**Problem to solve**
For each entry, output its words exactly and leave any picture behind.

**Data records**
+---+

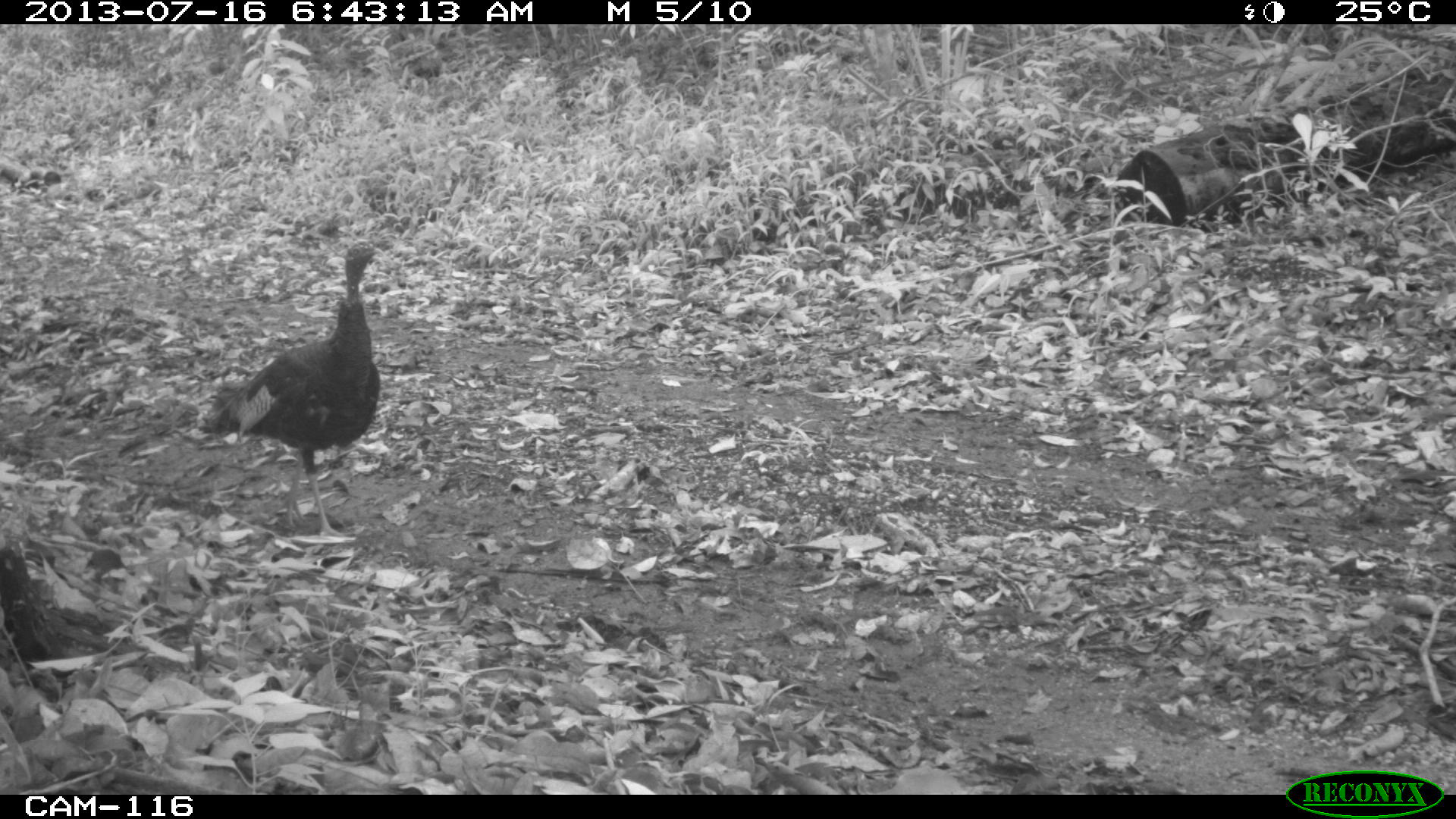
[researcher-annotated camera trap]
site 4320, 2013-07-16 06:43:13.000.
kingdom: Animalia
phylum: Chordata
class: Aves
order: Galliformes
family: Phasianidae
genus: Meleagris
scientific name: Meleagris ocellata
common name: ocellated turkey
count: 3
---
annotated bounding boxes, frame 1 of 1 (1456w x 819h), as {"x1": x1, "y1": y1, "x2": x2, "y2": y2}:
meleagris ocellata: {"x1": 195, "y1": 240, "x2": 384, "y2": 537}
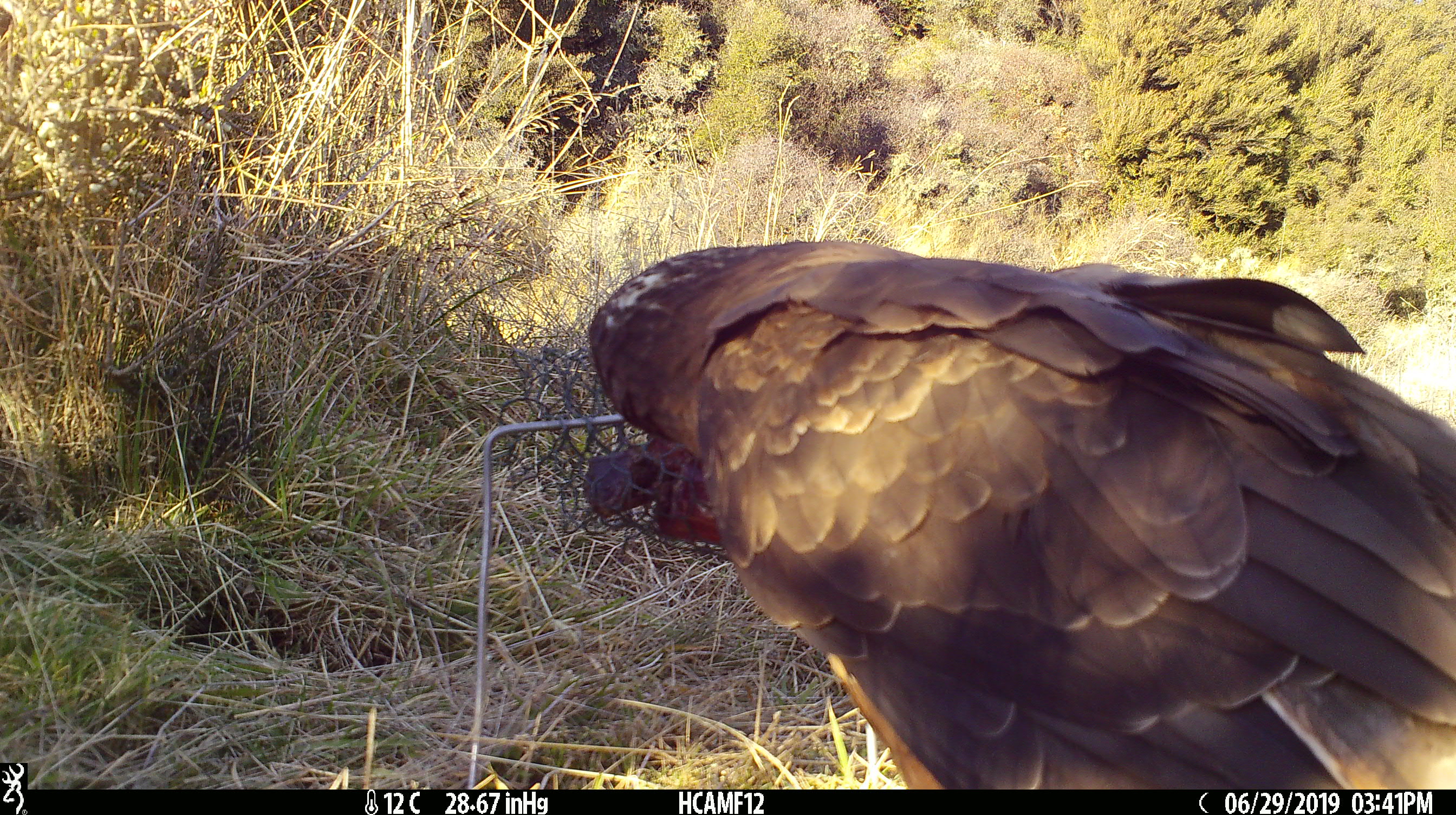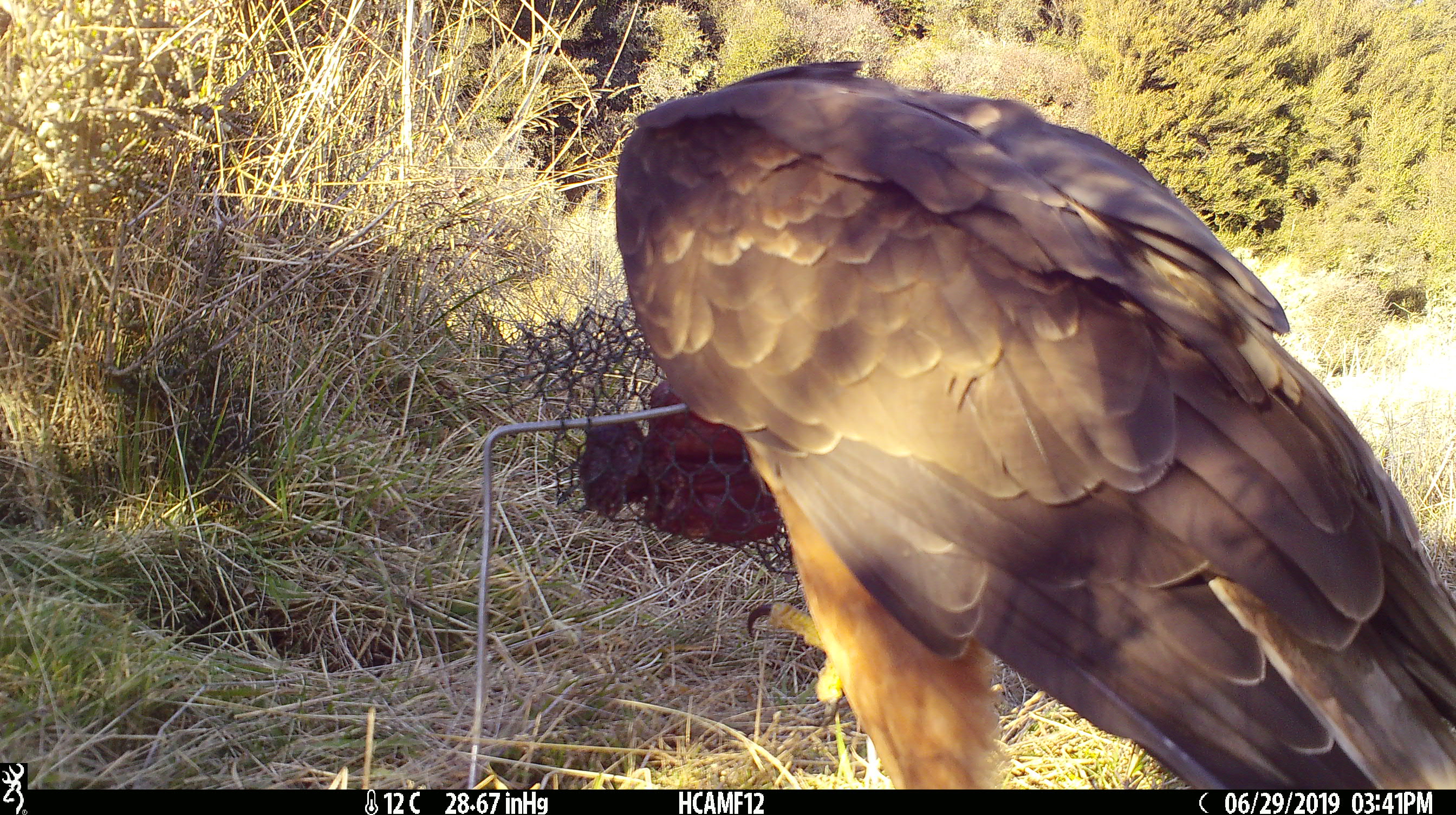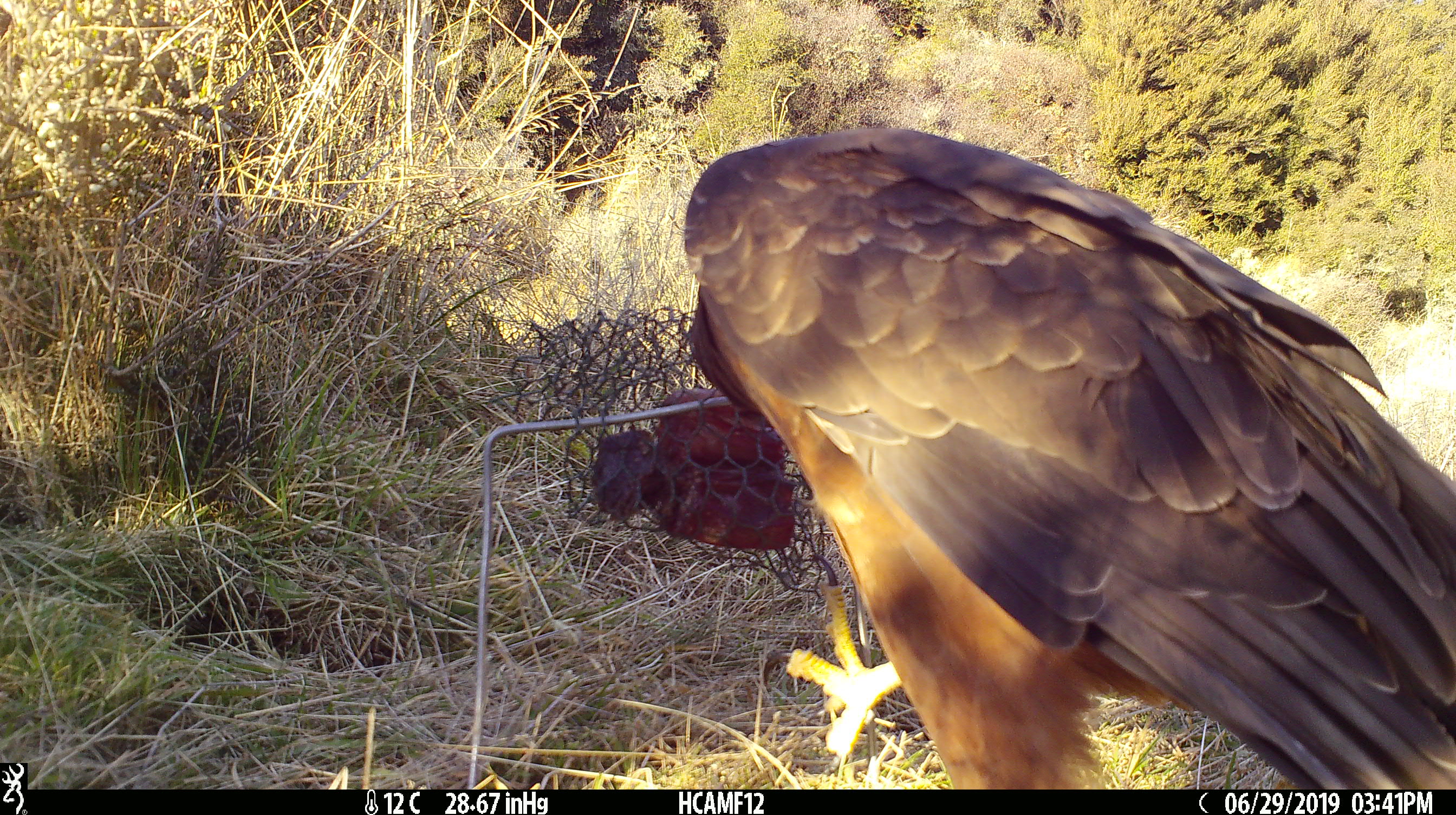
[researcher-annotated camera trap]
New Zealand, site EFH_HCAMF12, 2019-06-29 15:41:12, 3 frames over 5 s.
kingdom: Animalia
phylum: Chordata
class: Aves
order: Accipitriformes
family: Accipitridae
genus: Circus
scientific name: Circus approximans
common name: swamp harrier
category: harrier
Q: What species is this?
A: Harrier (swamp harrier) (Circus approximans).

+---+

**Expected answer**
[researcher-annotated camera trap]
site 4320, 2013-07-16 06:43:13.000.
kingdom: Animalia
phylum: Chordata
class: Aves
order: Galliformes
family: Phasianidae
genus: Meleagris
scientific name: Meleagris ocellata
common name: ocellated turkey
count: 3
---
annotated bounding boxes, frame 1 of 1 (1456w x 819h), as {"x1": x1, "y1": y1, "x2": x2, "y2": y2}:
meleagris ocellata: {"x1": 195, "y1": 240, "x2": 384, "y2": 537}
[researcher-annotated camera trap]
New Zealand, site EFH_HCAMF12, 2019-06-29 15:41:12, 3 frames over 5 s.
kingdom: Animalia
phylum: Chordata
class: Aves
order: Accipitriformes
family: Accipitridae
genus: Circus
scientific name: Circus approximans
common name: swamp harrier
category: harrier
Q: What species is this?
A: Harrier (swamp harrier) (Circus approximans).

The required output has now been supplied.